C’est une douleur que j’avais depuis un an, un an et demi. Je me disais que ça allait passer. Sauf que ce n’est pas passé. Un jour j’ai parlé avec la docteur de l’équipe de France de cette douleur, pour lui dire que j’arrivais à un stade où je ne pouvais plus jouer avec. Il s’est révélé qu’il était temps de faire quelque chose.

Jusqu’à ce que votre corps vous dise stop, vous n’avez donc entrepris aucune démarche…

Non, car je n’acceptais pas que j’étais mal et que j’avais besoin d’aide. C’était impossible pour moi d’entreprendre un rendez-vous avec un psychologue. C’est seulement l’hiver dernier que j’ai commencé à reconnaitre que je n’allais pas bien, que je traversais une période difficile de ma vie. Et qu’il était temps de me faire aider…

Vous prenez conscience que vous avez besoin de vous faire accompagner… Que mettez-vous en place ?

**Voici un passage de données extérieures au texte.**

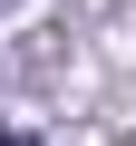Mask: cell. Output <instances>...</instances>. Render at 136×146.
<instances>
[{"mask_svg":"<svg viewBox=\"0 0 136 146\" xmlns=\"http://www.w3.org/2000/svg\"><path fill=\"white\" fill-rule=\"evenodd\" d=\"M0 146H29V136H20V127H0Z\"/></svg>","mask_w":136,"mask_h":146,"instance_id":"obj_1","label":"cell"}]
</instances>
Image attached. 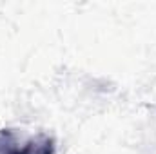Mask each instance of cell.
Returning <instances> with one entry per match:
<instances>
[{
	"mask_svg": "<svg viewBox=\"0 0 156 154\" xmlns=\"http://www.w3.org/2000/svg\"><path fill=\"white\" fill-rule=\"evenodd\" d=\"M20 154H55V140L45 134H38L20 149Z\"/></svg>",
	"mask_w": 156,
	"mask_h": 154,
	"instance_id": "1",
	"label": "cell"
},
{
	"mask_svg": "<svg viewBox=\"0 0 156 154\" xmlns=\"http://www.w3.org/2000/svg\"><path fill=\"white\" fill-rule=\"evenodd\" d=\"M20 149L16 145L15 134L9 129H0V154H20Z\"/></svg>",
	"mask_w": 156,
	"mask_h": 154,
	"instance_id": "2",
	"label": "cell"
}]
</instances>
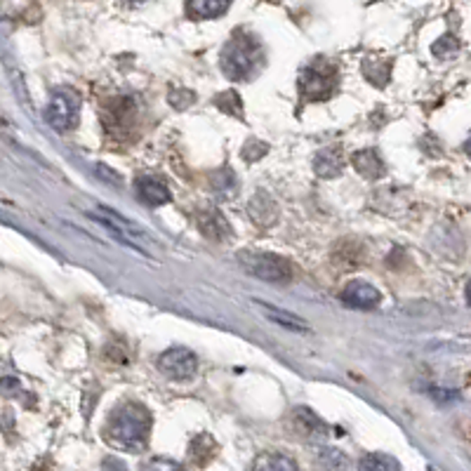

Déjà, j’ai accepté d’aller mal. À partir de ce moment-là, je suis descendue plus bas que terre alors que je l’étais déjà pas mal. Le fait de l’accepter, ça m’a permis d’ouvrir les yeux sur ma situation. J’ai essayé d’avoir de la bienveillance envers moi-même. J’ai commencé à me faire accompagner, pas par un ou une psychologue mais un monsieur qui pouvait m’apporter plusieurs choses à la fin, un genre de coach de vie. Il m’a aidé à me recentrer sur moi-même et sur le handball. À ce moment-là, j’étais en colère et triste, je ne ressentais plus de bonnes émotions.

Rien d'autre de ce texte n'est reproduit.